Madagascar’s opposition on Wednesday vowed to defy an official ban and go ahead with a weekend protest over “scandalous” new election laws ahead of elections in late 2018.
Opposition MPs unanimously approved the plan to protest on Saturday outside city hall in the capital Antananarivo, said lawmaker Hanitriniaina Razafimanantsoa of TIM, the country’s second largest opposition party.
Local authorities declared the protest illegal on Tuesday, with the prefect of Antananarivo, Angelo Ravelonarivo, saying the organisers had submitted a “notification” instead of the required “request for authorisation”.
Razafimanantsoa said the prefect had acted on orders from the government of the former French colony off the southeast coast of Africa.

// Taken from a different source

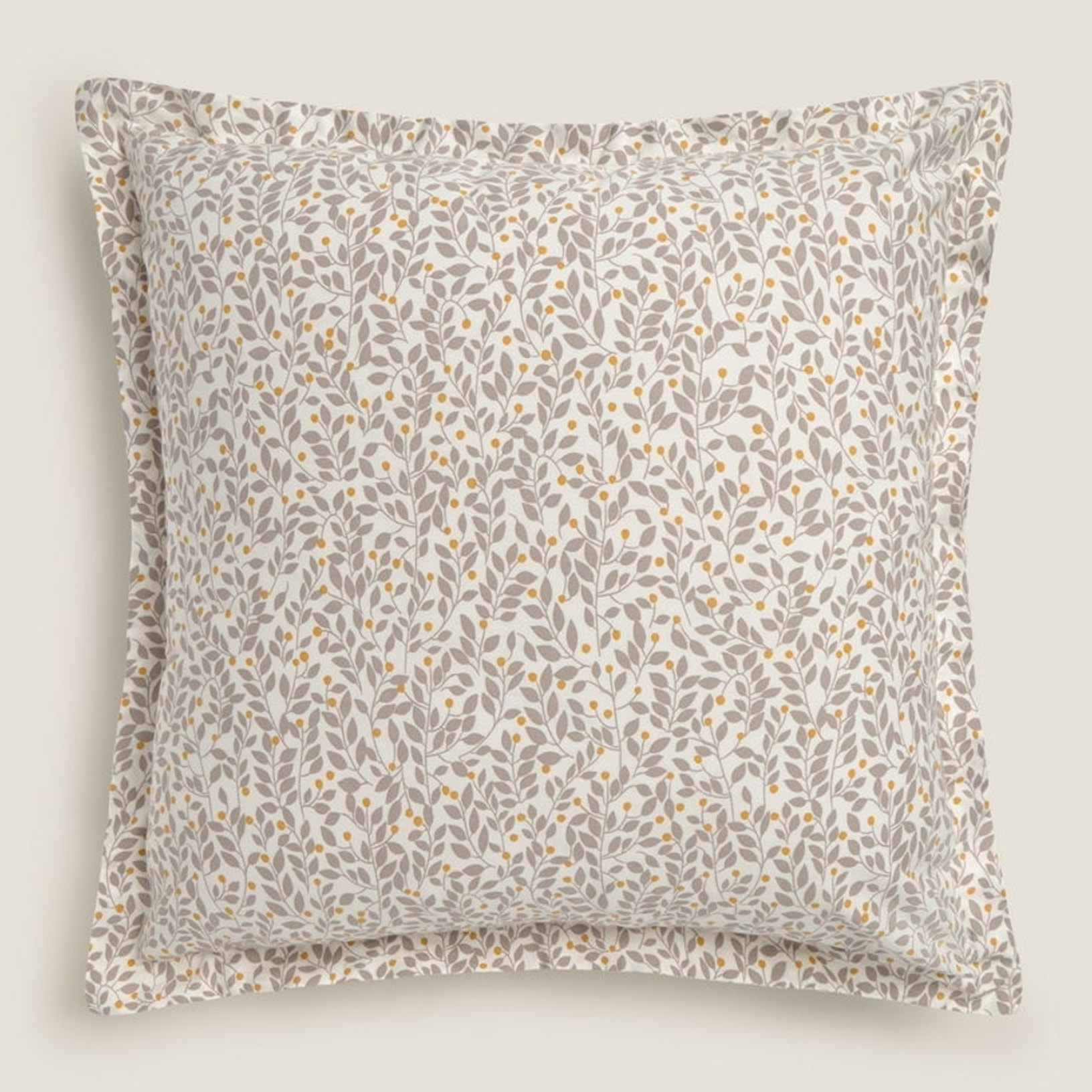 Funda cojín algodón sostenible hojas Foja color amarillo 100% Algodón percal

The opposition accuses the government of President Hery Rajaonarimampianina of wanting to muzzle it ahead of presidential and legislative elections to be held in late November or December.

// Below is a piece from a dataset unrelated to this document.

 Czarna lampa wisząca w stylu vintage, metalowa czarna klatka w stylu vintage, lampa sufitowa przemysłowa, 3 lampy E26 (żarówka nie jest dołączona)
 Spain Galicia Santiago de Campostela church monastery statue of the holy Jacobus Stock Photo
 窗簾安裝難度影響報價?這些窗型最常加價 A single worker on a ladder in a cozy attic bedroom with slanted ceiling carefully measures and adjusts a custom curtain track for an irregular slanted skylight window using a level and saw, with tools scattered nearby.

Opposition MPs charge that three new recently adopted laws favour the ruling party.
Elected in 2013, Rajaonarimampianina has not yet announced whether he will stand for re-election.
Meanwhile two former heads of state have already mooted runs: Marc Ravalomanana, who was president from 2002 to 2009 and is backed by the TIM, and Andry Rajoelina, who succeeded him.
Both were barred from running in 2013.
Ravalomanana was overthrown in 2009 after an army mutiny that allowed Rajoelina – then Antananarivo mayor – to become the country’s unelected transition president until 2014.
Rajaonarimampianina’s arrival in power brought an end to a long series of political crises in the country.